次に中露軍事協力深化への備えである。

 米国という共通の競争相手への対抗として、中露の軍事協力が深化することは不可避であろう。

 特に中国が比較的遅れているといわれる対潜戦分野や揚陸作戦分野での協力、アビオニクスやミサイル技術といったロシアの優れた技術の積極的な導入が想像できる。

 ロシアにとって、中国は対米上共闘できる国ではあるが、前述したロシア国内での中国の影響力拡大は好ましいことではなく、4000キロ以上といわれる長大な国境線および、その国境線を挟む人口格差という面で、中国を警戒せざるを得ない。

 日本としては、北方領土問題という大きな問題はあるものの、米国とは違ったアプローチでロシアと向き合い、中露の軍事協力に一定程度のブレーキを加えるような動きをとる必要があるであろう。

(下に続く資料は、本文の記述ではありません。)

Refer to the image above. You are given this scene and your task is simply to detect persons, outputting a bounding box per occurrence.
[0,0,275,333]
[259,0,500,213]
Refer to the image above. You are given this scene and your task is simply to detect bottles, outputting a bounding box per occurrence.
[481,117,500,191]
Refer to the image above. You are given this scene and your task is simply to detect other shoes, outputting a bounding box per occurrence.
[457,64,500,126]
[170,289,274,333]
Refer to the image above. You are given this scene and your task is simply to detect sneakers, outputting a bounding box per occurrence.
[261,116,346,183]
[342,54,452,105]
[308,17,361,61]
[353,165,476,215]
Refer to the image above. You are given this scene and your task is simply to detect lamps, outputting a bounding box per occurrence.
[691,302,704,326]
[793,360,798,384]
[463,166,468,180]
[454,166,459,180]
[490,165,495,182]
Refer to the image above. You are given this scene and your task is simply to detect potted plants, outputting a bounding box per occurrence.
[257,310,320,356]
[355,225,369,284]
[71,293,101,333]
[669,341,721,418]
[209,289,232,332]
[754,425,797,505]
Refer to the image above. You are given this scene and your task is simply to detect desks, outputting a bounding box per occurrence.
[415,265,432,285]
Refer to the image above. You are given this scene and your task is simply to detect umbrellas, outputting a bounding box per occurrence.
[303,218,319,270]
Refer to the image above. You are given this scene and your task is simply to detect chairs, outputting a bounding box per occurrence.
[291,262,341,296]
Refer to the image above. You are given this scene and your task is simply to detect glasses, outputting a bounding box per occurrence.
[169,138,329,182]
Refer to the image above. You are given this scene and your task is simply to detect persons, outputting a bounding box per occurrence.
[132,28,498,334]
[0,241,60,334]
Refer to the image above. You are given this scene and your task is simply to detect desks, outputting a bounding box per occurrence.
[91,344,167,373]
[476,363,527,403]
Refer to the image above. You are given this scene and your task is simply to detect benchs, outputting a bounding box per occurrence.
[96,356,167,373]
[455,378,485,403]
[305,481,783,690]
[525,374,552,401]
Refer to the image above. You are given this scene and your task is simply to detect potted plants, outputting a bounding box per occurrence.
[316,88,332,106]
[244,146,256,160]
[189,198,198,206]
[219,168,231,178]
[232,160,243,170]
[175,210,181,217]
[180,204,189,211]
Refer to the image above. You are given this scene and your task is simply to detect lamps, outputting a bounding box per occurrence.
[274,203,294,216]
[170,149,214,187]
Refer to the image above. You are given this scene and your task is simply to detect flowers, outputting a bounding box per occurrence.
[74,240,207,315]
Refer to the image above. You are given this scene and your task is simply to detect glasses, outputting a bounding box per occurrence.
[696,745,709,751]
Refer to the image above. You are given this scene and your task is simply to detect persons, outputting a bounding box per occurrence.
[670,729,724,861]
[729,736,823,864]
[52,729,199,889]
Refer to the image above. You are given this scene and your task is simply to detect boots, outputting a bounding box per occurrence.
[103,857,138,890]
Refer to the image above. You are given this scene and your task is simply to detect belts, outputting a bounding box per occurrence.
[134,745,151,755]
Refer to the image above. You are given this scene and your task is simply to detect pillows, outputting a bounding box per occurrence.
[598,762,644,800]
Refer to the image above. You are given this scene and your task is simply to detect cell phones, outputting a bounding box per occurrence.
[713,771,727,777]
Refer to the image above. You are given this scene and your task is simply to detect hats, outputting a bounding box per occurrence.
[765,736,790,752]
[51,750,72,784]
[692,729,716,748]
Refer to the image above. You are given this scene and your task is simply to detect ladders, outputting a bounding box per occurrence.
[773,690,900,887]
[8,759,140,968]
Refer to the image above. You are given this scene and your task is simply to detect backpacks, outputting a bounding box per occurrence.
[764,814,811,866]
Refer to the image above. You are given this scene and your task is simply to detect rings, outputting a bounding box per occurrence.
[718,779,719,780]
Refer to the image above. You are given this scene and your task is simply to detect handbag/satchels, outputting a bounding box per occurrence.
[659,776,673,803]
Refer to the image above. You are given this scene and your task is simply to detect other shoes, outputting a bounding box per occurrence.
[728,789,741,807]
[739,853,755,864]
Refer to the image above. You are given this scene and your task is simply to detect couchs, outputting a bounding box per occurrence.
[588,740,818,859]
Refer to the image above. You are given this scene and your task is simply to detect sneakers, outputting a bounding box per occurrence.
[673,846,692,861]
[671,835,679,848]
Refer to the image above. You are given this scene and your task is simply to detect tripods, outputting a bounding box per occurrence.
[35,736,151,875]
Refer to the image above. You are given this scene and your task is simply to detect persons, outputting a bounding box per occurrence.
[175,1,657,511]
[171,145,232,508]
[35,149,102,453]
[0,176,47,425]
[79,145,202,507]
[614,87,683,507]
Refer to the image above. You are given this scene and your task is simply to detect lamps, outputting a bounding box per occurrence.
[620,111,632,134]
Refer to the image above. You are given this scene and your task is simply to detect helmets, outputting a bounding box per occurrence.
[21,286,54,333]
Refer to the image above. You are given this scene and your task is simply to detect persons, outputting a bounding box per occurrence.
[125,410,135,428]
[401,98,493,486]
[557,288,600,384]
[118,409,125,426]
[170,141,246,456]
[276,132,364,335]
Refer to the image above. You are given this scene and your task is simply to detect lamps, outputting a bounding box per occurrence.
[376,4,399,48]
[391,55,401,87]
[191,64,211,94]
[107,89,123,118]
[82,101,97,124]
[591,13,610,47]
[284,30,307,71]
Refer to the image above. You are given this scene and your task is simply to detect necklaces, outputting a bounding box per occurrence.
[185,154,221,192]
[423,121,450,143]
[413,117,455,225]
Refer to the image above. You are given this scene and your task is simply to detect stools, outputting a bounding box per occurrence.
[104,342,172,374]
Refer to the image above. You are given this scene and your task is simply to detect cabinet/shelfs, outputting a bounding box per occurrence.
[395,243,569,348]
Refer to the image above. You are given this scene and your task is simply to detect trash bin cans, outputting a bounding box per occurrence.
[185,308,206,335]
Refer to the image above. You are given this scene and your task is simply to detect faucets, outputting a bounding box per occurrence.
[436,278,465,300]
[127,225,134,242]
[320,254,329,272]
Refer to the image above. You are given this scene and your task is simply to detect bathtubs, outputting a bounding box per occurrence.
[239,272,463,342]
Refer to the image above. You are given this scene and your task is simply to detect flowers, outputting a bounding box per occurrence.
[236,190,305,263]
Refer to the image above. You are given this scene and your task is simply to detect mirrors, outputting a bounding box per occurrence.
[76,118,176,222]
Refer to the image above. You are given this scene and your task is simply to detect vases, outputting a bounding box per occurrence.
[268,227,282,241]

 最後に、朝鮮半島問題への中国影響力の拡大が考えられる。

 中国にとって、北朝鮮は日本海における活動拠点といった意味で、戦略的価値は高い。

 北朝鮮にとっても対米交渉の後ろ盾としての中国の存在、さらには開発中の潜水艦発射型弾道ミサイル(SLBM)開発のための技術提供元としての中国の存在は重要である。

 加えて、前述したとおり、朝鮮半島が緊迫化した際に、中露軍の艦艇などが日本海で共同して存在あるいは行動するだけで、米軍兵力展開を阻害することとなるであろう。